XI. ОЖЕРЕЛЬЕ, КОЛЬЦО И ПИСЬМО

   Таким образом Мириам жилось хорошо и спокойно в Тире, в доме своего деда, который не отказывал ей ни в чем, не препятствовал даже общаться с другими христианами, жившими в Тире, совместно с которыми она совершала молитвы и присутствовала на беседах. Впрочем, в то время христиане подвергались сравнительно меньшей опасности, чем евреи, ненавидимые сирийцами и греками за их богатства и жившие под непрестанной угрозой убийства и ограбления. Среди великих волнений и смут того времени скромные, разноплеменные и сравнительно малочисленные христиане оставались незамеченными.
   Жизнь Мириам проходила однообразно и несколько тоскливо, так как она редко показывалась на улице, сидя почти безвыходно дома. Несмотря на усердные занятия своим излюбленным искусством, у нее оставалось много времени для дум и воспоминаний о прошлом, и среди этих дорогих воспоминаний, наряду с добрыми старцами ессеями, ярко выступала в каком-то лучезарном блеске фигура молодого римского воина Марка.
   О, как страстно ждала она вести о нем!

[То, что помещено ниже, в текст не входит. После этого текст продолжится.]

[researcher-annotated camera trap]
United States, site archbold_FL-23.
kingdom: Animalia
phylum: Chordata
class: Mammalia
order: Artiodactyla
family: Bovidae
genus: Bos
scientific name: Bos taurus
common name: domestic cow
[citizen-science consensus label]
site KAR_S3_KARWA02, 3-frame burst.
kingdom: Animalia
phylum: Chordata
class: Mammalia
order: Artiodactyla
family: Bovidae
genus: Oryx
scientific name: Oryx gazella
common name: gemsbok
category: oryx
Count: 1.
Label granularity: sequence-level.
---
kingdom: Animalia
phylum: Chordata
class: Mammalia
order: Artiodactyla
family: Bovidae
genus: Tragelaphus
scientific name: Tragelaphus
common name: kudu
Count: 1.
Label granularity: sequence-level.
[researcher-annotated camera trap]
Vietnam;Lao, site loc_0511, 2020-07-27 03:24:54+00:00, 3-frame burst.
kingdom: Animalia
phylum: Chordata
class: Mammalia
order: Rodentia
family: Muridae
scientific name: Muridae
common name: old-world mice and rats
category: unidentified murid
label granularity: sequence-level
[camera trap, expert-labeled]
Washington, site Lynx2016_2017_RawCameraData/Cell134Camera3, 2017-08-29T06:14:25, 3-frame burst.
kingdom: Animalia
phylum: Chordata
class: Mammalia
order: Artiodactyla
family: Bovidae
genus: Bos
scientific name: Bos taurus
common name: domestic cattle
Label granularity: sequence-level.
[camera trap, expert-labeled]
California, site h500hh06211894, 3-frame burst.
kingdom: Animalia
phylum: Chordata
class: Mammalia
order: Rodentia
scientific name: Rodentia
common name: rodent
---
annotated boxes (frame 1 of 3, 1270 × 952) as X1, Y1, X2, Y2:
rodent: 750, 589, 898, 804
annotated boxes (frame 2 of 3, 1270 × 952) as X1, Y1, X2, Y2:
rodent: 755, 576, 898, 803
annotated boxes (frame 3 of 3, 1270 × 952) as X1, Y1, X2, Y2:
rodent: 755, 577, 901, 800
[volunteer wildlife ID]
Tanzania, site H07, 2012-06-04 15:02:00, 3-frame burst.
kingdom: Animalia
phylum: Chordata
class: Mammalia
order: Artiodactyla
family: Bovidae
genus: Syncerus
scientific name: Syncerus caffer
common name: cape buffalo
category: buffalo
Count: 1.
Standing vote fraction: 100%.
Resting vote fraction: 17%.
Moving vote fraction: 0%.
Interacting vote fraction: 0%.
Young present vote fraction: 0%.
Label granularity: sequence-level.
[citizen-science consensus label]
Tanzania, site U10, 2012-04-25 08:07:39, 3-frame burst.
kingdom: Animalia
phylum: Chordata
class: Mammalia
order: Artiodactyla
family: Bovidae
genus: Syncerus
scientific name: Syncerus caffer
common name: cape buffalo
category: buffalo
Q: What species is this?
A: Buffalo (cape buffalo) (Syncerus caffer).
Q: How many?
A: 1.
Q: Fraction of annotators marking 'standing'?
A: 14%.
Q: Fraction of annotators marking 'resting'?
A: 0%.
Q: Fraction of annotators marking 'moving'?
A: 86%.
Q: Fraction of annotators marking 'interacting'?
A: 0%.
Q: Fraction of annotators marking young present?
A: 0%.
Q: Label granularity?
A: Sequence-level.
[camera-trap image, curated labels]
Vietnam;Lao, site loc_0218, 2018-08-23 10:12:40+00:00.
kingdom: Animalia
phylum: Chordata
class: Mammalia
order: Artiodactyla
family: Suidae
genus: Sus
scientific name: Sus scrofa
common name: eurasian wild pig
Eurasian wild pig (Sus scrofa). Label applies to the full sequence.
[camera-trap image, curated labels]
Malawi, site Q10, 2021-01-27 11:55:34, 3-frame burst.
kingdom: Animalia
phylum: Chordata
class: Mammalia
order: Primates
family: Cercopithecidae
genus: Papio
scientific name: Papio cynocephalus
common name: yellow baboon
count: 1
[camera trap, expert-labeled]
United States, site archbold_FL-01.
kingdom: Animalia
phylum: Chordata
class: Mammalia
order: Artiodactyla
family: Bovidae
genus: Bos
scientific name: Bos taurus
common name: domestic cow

   Скучая и тоскуя взаперти, в роскошном дворце Бенони, и желая хоть сколько-нибудь рассеять свои мысли, Мириам выпросила у деда разрешение посетить принадлежащие ему в северной части города великолепные сады и в сопровождении Нехушты и многочисленных слуг отправилась туда.
   Обойдя богатые владения Бенони, девушка присела отдохнуть на обломке мраморной колонны, остатке древнего храма, некогда стоявшего на этом месте. Вдруг позади них послышались чьи-то торопливые шаги, и Мириам увидала перед собой римского воина в полном походном одеянии, в сопровождении одного из слуг Бенони.
   – Госпожа, – произнес он, склоняясь перед нею, – меня зовут Галл. Я имею к тебе поручение! – С этим словами он достал из-под дорожного плаща сверток, перевязанный шелковой нитью и припечатанный большою печатью, и другой небольшой сверток, которые вручил Мириам.
   – Кто присылает мне это и откуда? – спросила та.
   – Я привез то и другое из Рима, а посылает это тебе благородный Марк, прозванный теперь Фортунатом (Счастливым)!
   – Ах! – воскликнула Мириам, – скажи мне, господин, здоров ли он, и хорошо ли ему живется?
   – Я оставил его в добром здоровье, госпожа, но божественный Нерон возлюбил ето так сильно, что не может жить без него. А любимцы Кесаря часто бывают недолговечны. Впрочем, ты не печалься, госпожа! Мне думается, что пока благородному Марку не грозит никакая опасность. А затем, поручение мое исполнено, госпожа, и я должен спешить, ты же все узнаешь из послания! – И Галл откланялся и так же спешно удалился, как пришел.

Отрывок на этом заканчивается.